■ As expected of a team 24-0, Kentucky finds ways to win.
On Jan. 6, UK trailed Ole Miss 83-81 with 3:22 left in overtime, yet beat the Rebels 89-86.
On Jan. 10, UK trailed host Texas A&M 57-55 with 27.3 seconds left in overtime, then trailed 59-57 with 4:20 left in the second overtime, yet won 70-64.
On Feb. 7, UK trailed host Florida 44-42 with 12:32 remaining, yet beat the Gators 68-61 before a wild crowd in the O'Dome.
On Feb. 10, UK trailed LSU 69-66 with 3:52 to go, but stopped the Tigers the rest of the way and won a 71-69 thriller in Baton Rouge.
■ Overlooked Tuesday night: Dakari Johnson had seven points, four rebounds and two blocked shots in just 12 minutes.
■ Don't look now, but Arkansas has won six of its last seven. The one Razorback loss came on a controversial call with 1.2 seconds left at Florida. As a result, Michael Frazier hit two free throws to give the Gators a 57-56 victory.
Without that unfortunate whistle, Mike Anderson's team is 20-4 overall and 9-2 in the SEC. Arkansas visits Rupp on Feb. 28.

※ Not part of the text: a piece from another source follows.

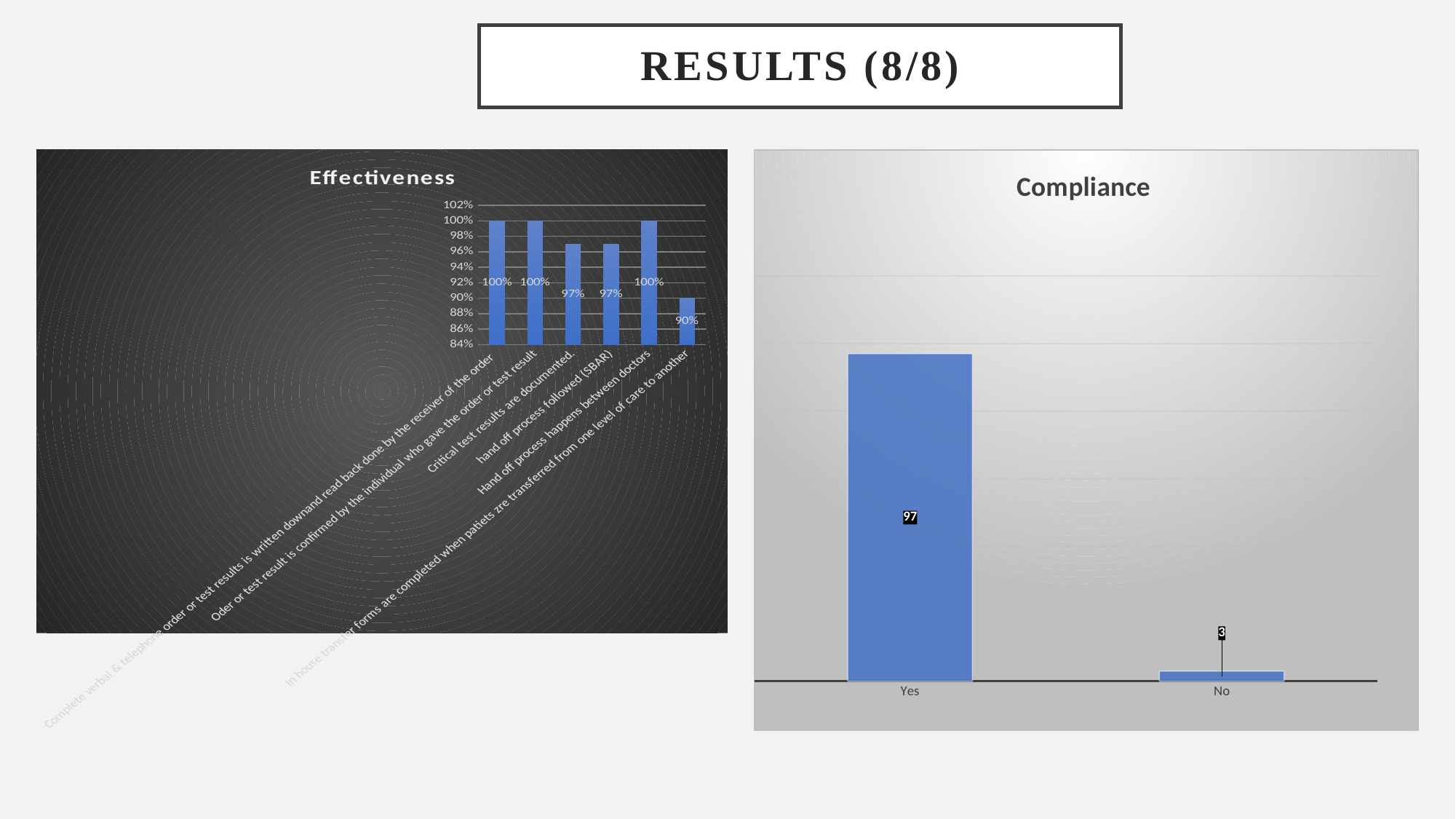
In the Effectiveness chart, how many categories are plotted? 6 In the Effectiveness chart, is the value for "Critical test results are documented." greater or less than 94%? greater In the Compliance chart, what is the value for "Yes"? 97 In the Effectiveness chart, what is the difference between the value for "hand off process followed (SBAR)" and the value for "In house transfer forms are completed when patiets zre transferred from one level of care to another"? 7% In the Compliance chart, what is the difference between the values for "Yes" and "No"? 94 In the Effectiveness chart, what is the value for "In house transfer forms are completed when patiets zre transferred from one level of care to another"? 90% In the Compliance chart, which category is larger, "Yes" or "No"? Yes In the Effectiveness chart, what is the value for "Hand off process happens between doctors"? 100% In the Effectiveness chart, which category has the lowest value? In house transfer forms are completed when patiets zre transferred from one level of care to another What kind of chart is the Compliance chart? bar chart In the Compliance chart, what is the value for "No"? 3 In the Effectiveness chart, what is the value for "Critical test results are documented."? 97%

■ LSU's Jordan Mickey played 39 minutes Tuesday night. Jarell Martin played 38. Keith Hornsby played 37. All three came into the UK matchup averaging at least 35 minutes per game.
With the 6-5 Tigers needing a strong push to get into the NCAA Tournament, you have to wonder if those three will have much left down the stretch.
■ Kentucky did an excellent job Tuesday on Mickey. The 6-foot-10 sophomore entered the game off three straight double-doubles in which he averaged 24 points and 14.7 rebounds. Against UK, Mickey finished with 16 points, seven rebounds.
■ In the past 10 years, only one NCAA champion has rated outside the Top 20 in advanced stats guru Ken Pomeroy's defensive efficiency rankings. The 2009 North Carolina team was the exception. The Tar Heels ranked 21st heading into the tournament.
Gonzaga is currently 27th in defensive efficiency.
■ George Karl, newly hired head coach of the Sacramento Kings, will form an interesting mix with DeMarcus Cousins.
■ RIP Jerry Tarkanian, the ex-UNLV coach who passed away Wednesday at the age of 84.
In one way, Tarkanian was a forerunner of the modern college basketball coaches who are all about, as Yahoo's Adrian Wojnarowski wrote Wednesday in a piece about Tark, the "unapologetic grab for glory and money and power."
In another way, however, Tark was a throwback to a time when coaches were full of personality, said what they thought and didn't mind controversy. As a basketball fan, I miss those days.
■ RIP Dean Smith, who passed away Saturday night. Here are two Smith stories:
In 1986, I was covering Louisville's eventual run to the national title. The Cards started the tournament in Ogden, Utah, at the home of Weber State. So did North Carolina.
The Tar Heels were out on the floor, warming up for one of their two games — I don't remember which — and I was walking around the back hallway to get to the floor. There, just outside the opening of the tunnel, hidden from his team's view, was Dean Smith, sneaking a smoke.
Eleven years later, I was fortunate enough to cover the North Carolina-Colorado second-round game of the 1997 NCAA Tournament in Winston-Salem. UNC won 73-56, giving Smith his 877th victory, passing Adolph Rupp's 876 on the list of all-time college basketball victories.
What struck me that day was the number of former North Carolina players who were in attendance. They all wanted to be there in person to witness the feat and show their affection for a coach who remained a part of their lives long after they stopped being student-athletes.
To me, that said a lot more than the wins.